**Task instructions**
1 – What stages make up the MCG model named in the post on team control issues?
2 – In the post on team control issues, what kind of leaders do teams need in crisis situations?
3 – Reproduce word for word the passage of the post on team control issues that begins with the words containing "To better manage" and ends with "conflict and disagreements?".

Control Issues in Teams: How Do You Take Charge?

“Contrary to popular belief, people don’t resist changes, they resist being controlled. …the corollary to that is people who plan the battle, rarely battle the plan.”

Pat Zigarmi, co-author, Who Killed Change?

Control, step 2 in the MCG framework

This post is the second of three in a series about the MCG model of helping a group or organization develop.  This includes developing greater team skill in resiliency and adaptability (beyond resiliency) in order to meet changing goals. Part 1 on Membership is here.

MCG = Membership, Control, and Goal. MCG is a useful model for leaders working with any team or group including those that being formed and those that are changing, such as gaining or losing members.  In the  CONTROL stage, group members encounter natural structuring and inevitable control issues that develop once the  group has formed and has begun to set boundaries, testing the skills and knowledge of formal and informal leaders and team members.

The following leadership diagram illustrates choices available to the leader and team members in negotiating what type of actions and behaviors are needed matched to team tasks.  Acknowledging the control stage needs helps the team stay on track toward Goal (stage 3) where full productivity and results are realized.

Figure 1, Type of Leadership in the Control stage of team development

Figure 1 illustrates type of “control” leadership. In crisis situations, teams need “take charge” leaders.  Creative settings often feature elements of loose or casual leadership styles.  Participative leadership can help foster “those who rarely battle the plan,” by increasing engagement in agenda and goal development. 

Avoid overcompensating in response to feedback.  Team member feedback can help leaders adjust their styles for different team development needs.  However, leaders sometimes overcompensate stylistically after receiving feedback from individual team members. Leaders: Take a measured, thoughtful approach tied to well-rounded information and feedback tied to business goals.

To better manage the Control stage, consider these 12 questions:

  1. Who is in charge?
  2. What style of leadership prevails?
  3. What roles do we need to have and who will fill them?   (See the team roles resources listed in the first post in the series here as well as the MCG model.)
  4. How will we handle “power” in the group?
  5. How much power do I want?
  6. What control do I have over what happens?
  7. How will we handle conflict and disagreements?
  8. How will we communicate with each other?
  9. How will we make decisions?

**Dataset excerpts**
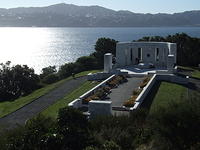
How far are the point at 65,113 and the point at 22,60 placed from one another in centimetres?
8876

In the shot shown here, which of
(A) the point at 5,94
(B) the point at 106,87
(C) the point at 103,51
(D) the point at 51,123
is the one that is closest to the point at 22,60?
(C) the point at 103,51

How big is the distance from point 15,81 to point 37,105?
14885mm

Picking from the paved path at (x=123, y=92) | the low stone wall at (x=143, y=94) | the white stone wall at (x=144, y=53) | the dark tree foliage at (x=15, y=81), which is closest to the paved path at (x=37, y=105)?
the paved path at (x=123, y=92)

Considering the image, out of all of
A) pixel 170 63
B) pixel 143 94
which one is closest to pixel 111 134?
pixel 143 94

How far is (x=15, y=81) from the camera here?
40906 mm

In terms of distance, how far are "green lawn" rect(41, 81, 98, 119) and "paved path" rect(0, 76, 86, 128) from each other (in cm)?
67

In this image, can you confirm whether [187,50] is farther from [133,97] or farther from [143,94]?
[133,97]

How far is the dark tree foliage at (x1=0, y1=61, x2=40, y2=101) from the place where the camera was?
40.2 metres

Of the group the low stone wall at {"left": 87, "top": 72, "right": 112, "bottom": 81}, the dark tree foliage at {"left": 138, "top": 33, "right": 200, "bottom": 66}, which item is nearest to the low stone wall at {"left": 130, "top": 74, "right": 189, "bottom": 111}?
the low stone wall at {"left": 87, "top": 72, "right": 112, "bottom": 81}

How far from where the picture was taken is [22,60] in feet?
335

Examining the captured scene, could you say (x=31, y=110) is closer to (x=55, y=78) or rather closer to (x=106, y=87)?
(x=106, y=87)

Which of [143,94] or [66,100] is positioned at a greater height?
[143,94]

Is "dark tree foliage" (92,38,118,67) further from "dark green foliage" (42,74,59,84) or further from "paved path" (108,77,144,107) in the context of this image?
"paved path" (108,77,144,107)

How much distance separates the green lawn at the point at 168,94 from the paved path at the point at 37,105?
8.53 m
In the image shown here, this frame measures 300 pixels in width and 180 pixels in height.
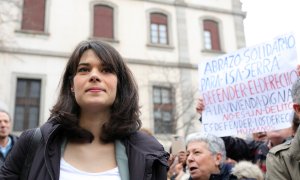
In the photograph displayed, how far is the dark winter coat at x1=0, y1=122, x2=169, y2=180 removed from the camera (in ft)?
5.61

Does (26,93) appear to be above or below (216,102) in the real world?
above

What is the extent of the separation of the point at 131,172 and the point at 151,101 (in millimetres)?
14594

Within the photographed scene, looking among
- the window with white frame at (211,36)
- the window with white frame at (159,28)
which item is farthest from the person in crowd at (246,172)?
the window with white frame at (211,36)

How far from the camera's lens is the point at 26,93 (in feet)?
48.7

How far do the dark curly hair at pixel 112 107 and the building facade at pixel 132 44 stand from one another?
516 inches

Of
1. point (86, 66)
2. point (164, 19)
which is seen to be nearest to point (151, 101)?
point (164, 19)

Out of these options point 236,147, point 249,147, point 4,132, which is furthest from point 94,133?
point 249,147

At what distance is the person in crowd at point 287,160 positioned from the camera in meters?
2.18

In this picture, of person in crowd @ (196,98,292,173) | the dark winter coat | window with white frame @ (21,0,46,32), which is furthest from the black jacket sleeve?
window with white frame @ (21,0,46,32)

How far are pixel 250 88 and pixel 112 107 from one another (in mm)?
2306

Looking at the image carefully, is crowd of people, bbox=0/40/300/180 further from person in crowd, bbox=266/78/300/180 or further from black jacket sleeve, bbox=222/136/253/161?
black jacket sleeve, bbox=222/136/253/161

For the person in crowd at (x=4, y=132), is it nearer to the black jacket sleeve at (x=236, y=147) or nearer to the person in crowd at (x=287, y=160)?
the black jacket sleeve at (x=236, y=147)

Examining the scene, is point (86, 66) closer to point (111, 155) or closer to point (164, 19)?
point (111, 155)

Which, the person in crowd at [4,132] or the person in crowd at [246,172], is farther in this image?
the person in crowd at [4,132]
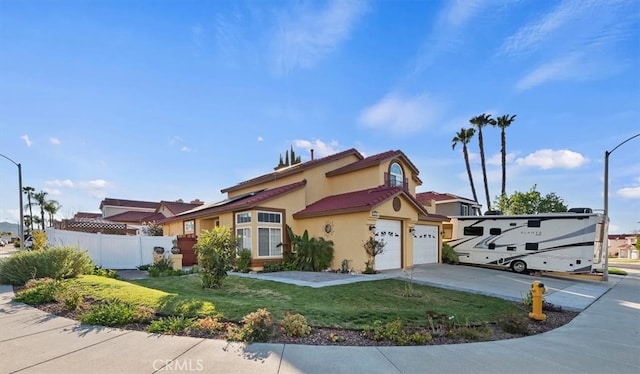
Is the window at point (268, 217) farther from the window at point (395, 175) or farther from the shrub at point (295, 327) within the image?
the shrub at point (295, 327)

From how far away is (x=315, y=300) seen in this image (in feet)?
30.3

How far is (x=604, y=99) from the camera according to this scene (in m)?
12.8

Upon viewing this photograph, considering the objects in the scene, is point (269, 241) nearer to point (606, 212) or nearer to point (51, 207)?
point (606, 212)

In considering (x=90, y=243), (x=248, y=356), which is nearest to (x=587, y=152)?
(x=248, y=356)

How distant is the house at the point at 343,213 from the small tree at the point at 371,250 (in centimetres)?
25

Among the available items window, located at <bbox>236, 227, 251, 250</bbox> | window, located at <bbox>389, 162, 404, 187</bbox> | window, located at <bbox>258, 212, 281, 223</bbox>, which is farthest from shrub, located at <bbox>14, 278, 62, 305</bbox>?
window, located at <bbox>389, 162, 404, 187</bbox>

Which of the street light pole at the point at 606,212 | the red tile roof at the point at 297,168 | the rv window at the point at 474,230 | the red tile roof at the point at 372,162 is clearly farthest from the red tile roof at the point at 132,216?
the street light pole at the point at 606,212

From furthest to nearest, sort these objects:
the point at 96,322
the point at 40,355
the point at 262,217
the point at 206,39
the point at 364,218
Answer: the point at 262,217 < the point at 364,218 < the point at 206,39 < the point at 96,322 < the point at 40,355

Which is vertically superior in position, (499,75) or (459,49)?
(459,49)

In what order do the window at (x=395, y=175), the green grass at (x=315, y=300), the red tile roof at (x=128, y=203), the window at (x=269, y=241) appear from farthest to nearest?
the red tile roof at (x=128, y=203) < the window at (x=395, y=175) < the window at (x=269, y=241) < the green grass at (x=315, y=300)

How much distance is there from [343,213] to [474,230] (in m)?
9.68

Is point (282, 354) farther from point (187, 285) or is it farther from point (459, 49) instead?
A: point (459, 49)

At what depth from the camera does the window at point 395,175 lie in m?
19.8

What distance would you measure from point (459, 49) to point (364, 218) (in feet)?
25.7
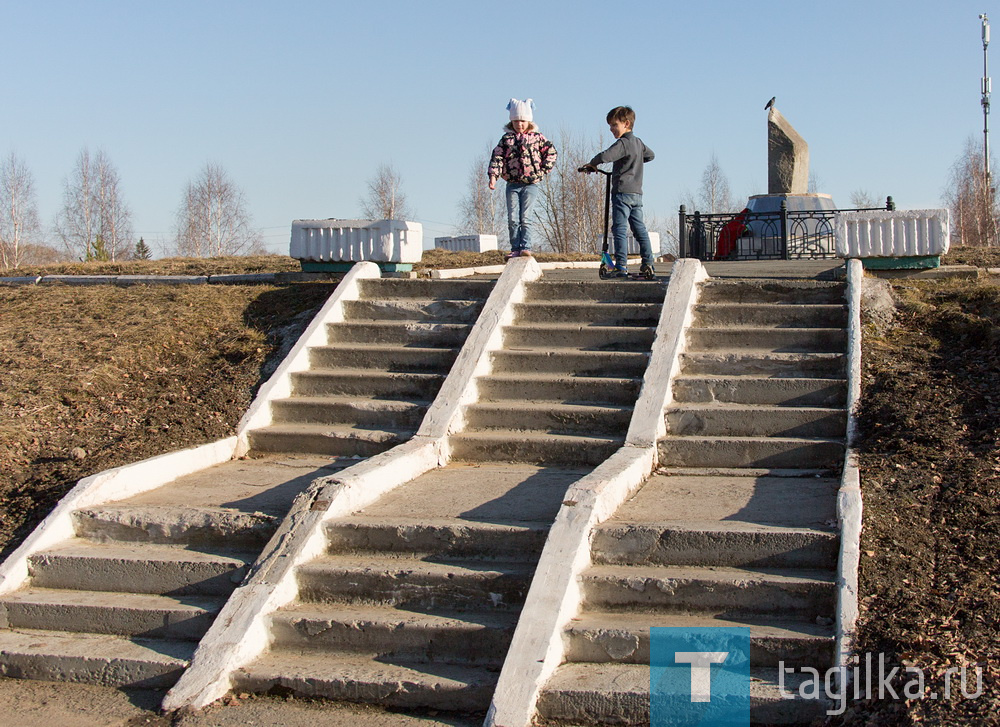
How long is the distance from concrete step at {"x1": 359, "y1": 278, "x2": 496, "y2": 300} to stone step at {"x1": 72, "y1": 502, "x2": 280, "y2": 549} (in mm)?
3650

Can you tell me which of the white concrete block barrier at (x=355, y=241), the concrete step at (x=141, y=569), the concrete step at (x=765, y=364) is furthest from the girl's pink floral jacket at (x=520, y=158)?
the concrete step at (x=141, y=569)

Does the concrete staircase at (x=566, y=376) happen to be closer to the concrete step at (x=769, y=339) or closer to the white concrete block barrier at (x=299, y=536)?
the white concrete block barrier at (x=299, y=536)

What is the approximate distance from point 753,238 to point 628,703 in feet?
53.7

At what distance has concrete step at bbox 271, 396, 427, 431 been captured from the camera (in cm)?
749

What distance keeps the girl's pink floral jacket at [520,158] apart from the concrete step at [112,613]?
588cm

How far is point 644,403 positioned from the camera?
6.96 m

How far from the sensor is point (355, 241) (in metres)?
11.2

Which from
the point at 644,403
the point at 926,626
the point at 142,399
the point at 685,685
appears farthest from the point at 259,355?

**Task-by-task outputs**
1 – Membership, Control, and Goal.

2 – “Take charge” leaders.

3 –
To better manage the Control stage, consider these 12 questions:

  1. Who is in charge?
  2. What style of leadership prevails?
  3. What roles do we need to have and who will fill them?   (See the team roles resources listed in the first post in the series here as well as the MCG model.)
  4. How will we handle “power” in the group?
  5. How much power do I want?
  6. What control do I have over what happens?
  7. How will we handle conflict and disagreements?